The submission form is a bottleneck. It limits the rate at which new capabilities can be added. This is intentional. Cursor is prioritizing trust over velocity.
Known Limitations
Manifest drift: Plugin manifests can fall out of sync with actual capabilities. If the continual-learning plugin’s manifest lists a /update-memory command that was removed in a recent commit, agents will see tool invocation errors with no clear recovery path. Cursor does not validate manifest accuracy at runtime.
MCP server crashes: If an MCP server process dies, tool invocations fail. Cursor does not auto-restart MCP servers. The agent sees a tool invocation error and must handle it.
Namespace collisions: If two plugins define commands with the same name, the last-installed plugin wins. Cursor does not prevent collisions. Agents may invoke the wrong command.
Malicious plugins: External plugins can execute arbitrary code. Cursor’s review process is a speed bump, not a security boundary. Agents installing untrusted plugins risk code execution vulnerabilities.
Technical Verdict
Use Cursor plugins if:
- You have existing MCP servers and want to expose them through Cursor’s agent tool registry without rewriting them as native commands.
- Your team maintains internal CLIs and wants agents to invoke them with structured argument validation and automatic help text generation.
- You need sub-agents with isolated system prompts for specialized tasks (code review, compatibility audits, documentation generation) that should not pollute the main agent’s context.
- You are building developer tools that should be discoverable through a marketplace rather than requiring manual configuration.
Avoid Cursor plugins if:
- You require runtime code signing or cryptographic verification of plugin integrity.
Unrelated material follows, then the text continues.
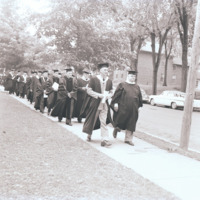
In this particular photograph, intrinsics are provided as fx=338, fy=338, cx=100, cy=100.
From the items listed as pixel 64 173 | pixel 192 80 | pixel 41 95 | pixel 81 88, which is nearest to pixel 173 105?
pixel 41 95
Cursor does not provide this.
- Your plugins need to run in a restricted execution environment. Cursor does not sandbox plugin code, MCP servers, or file system access.
- You need to distribute plugins through channels other than Cursor’s marketplace. There is no alternative distribution mechanism.
- You require semantic versioning or the ability to pin to specific plugin versions. Cursor always fetches the latest version from the main branch.
The architecture is a useful reference for anyone building agent extensibility systems. The three-tier capability model (commands, agents, skills) is a clean abstraction. The MCP integration shows how to bridge plugin systems with external capability providers. The trust boundary (namespace-based, install-time consent) is pragmatic but not secure.